Aim of the task:
Give as output the line that contains "Considering the photo", followed by every remaining line of the entries, unchanged and with nothing added.

Listing:
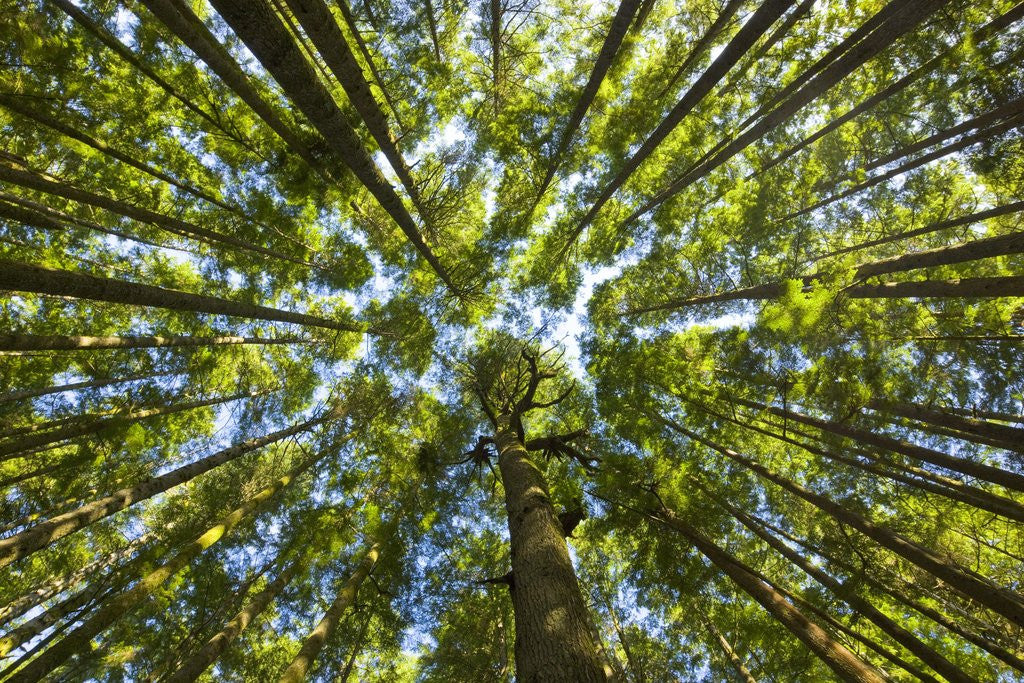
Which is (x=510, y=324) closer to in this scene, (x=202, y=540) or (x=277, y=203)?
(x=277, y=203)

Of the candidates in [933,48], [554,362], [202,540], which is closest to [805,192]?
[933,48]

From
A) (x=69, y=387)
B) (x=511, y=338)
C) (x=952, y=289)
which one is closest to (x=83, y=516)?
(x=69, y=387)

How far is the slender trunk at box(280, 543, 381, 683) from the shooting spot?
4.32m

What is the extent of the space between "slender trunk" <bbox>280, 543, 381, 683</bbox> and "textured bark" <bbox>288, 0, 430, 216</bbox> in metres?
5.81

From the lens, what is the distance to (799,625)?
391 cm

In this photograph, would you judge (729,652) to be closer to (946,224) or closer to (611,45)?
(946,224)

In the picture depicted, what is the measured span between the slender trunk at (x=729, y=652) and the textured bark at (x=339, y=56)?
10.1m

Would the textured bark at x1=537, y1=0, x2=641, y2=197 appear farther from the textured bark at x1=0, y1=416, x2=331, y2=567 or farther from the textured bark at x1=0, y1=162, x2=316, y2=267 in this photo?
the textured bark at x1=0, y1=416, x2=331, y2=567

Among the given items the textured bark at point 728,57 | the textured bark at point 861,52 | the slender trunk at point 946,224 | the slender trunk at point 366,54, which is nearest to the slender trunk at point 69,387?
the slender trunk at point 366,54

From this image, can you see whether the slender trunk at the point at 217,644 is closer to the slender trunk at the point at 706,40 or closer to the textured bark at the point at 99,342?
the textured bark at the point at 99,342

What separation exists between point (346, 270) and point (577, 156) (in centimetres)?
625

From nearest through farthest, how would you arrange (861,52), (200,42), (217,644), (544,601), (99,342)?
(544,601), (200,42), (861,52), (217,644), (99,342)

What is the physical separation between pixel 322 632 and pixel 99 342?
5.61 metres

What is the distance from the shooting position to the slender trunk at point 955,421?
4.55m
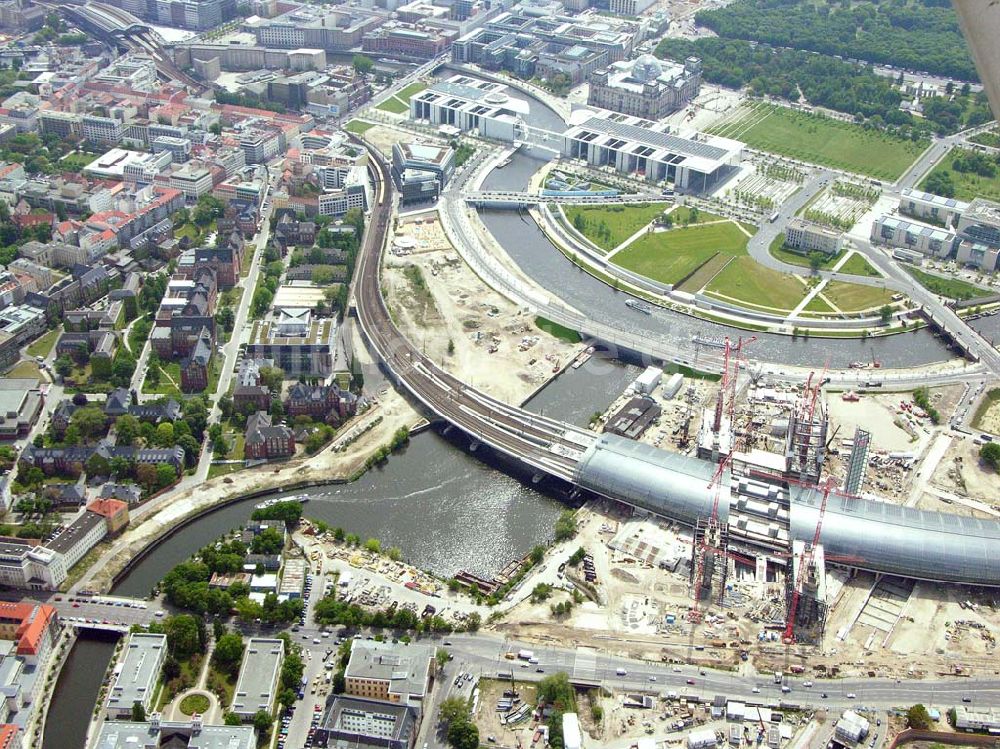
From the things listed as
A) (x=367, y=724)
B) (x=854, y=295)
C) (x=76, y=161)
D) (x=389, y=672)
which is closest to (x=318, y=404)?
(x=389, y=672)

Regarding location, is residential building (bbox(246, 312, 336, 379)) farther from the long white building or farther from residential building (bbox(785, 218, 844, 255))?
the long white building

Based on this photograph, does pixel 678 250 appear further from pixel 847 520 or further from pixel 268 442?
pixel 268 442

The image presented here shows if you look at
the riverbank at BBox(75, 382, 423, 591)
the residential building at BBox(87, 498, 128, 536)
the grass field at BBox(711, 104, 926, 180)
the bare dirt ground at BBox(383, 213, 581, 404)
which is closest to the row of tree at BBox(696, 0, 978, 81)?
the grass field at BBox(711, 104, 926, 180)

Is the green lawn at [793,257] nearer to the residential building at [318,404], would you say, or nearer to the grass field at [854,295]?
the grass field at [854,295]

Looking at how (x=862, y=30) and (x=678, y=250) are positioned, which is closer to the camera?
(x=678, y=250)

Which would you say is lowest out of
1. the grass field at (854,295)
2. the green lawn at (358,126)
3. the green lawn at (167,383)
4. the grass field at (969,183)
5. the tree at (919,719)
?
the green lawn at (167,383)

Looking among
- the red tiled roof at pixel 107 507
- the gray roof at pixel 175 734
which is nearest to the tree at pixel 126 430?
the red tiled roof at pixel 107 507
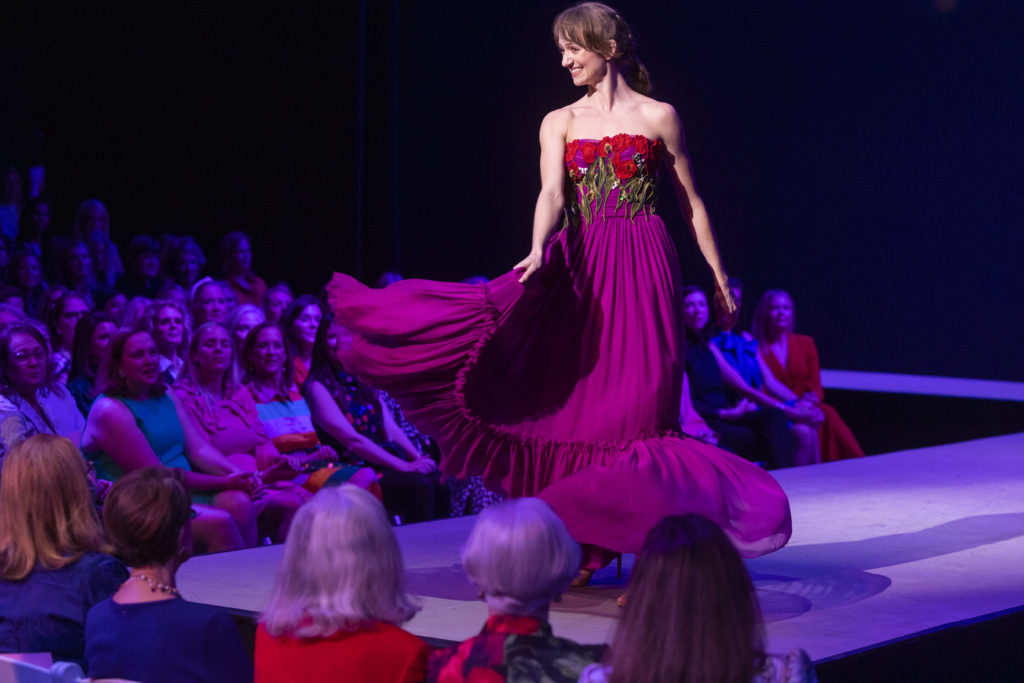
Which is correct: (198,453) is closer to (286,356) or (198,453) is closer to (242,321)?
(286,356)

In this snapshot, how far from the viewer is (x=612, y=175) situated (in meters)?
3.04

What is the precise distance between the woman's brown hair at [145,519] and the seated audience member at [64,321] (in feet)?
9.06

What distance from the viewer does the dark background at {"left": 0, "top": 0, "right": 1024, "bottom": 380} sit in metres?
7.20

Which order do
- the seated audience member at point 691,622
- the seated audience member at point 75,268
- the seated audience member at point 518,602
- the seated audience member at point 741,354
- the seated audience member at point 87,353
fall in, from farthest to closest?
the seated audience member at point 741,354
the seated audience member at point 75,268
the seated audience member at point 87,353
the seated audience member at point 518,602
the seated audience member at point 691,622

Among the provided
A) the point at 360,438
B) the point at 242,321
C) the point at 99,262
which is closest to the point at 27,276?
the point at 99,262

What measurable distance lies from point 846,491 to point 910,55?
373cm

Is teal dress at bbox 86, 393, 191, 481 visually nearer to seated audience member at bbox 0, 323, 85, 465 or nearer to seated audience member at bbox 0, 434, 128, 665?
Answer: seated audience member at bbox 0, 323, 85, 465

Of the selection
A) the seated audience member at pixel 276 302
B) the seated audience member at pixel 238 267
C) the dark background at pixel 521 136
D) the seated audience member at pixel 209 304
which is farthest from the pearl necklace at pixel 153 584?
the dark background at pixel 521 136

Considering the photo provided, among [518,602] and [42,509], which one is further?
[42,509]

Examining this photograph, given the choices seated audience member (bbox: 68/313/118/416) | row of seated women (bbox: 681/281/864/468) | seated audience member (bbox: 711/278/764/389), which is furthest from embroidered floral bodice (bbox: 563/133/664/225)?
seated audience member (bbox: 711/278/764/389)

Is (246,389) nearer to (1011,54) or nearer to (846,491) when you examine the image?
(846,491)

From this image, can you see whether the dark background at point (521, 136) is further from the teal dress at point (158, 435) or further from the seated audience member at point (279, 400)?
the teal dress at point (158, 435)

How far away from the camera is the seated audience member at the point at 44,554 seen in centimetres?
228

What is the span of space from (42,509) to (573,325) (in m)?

The result:
Considering the photo provided, among [518,602] and [42,509], which one is further?
[42,509]

Examining this photograph, given the choices seated audience member (bbox: 68/313/118/416) | row of seated women (bbox: 681/281/864/468) | seated audience member (bbox: 711/278/764/389), which is furthest from embroidered floral bodice (bbox: 563/133/664/225)?
seated audience member (bbox: 711/278/764/389)

Is (246,389) nearer to (1011,54) or nearer to (846,491) when you examine the image?
(846,491)

From this image, can you see whether the dark background at point (521, 136) is further from the teal dress at point (158, 435) or further from the seated audience member at point (279, 400)?
the teal dress at point (158, 435)

How far away from the camera is the seated audience member at the point at 44,554 seen in centimetres?
228

What is the span of space from (42,509) to (573,325) (in m)?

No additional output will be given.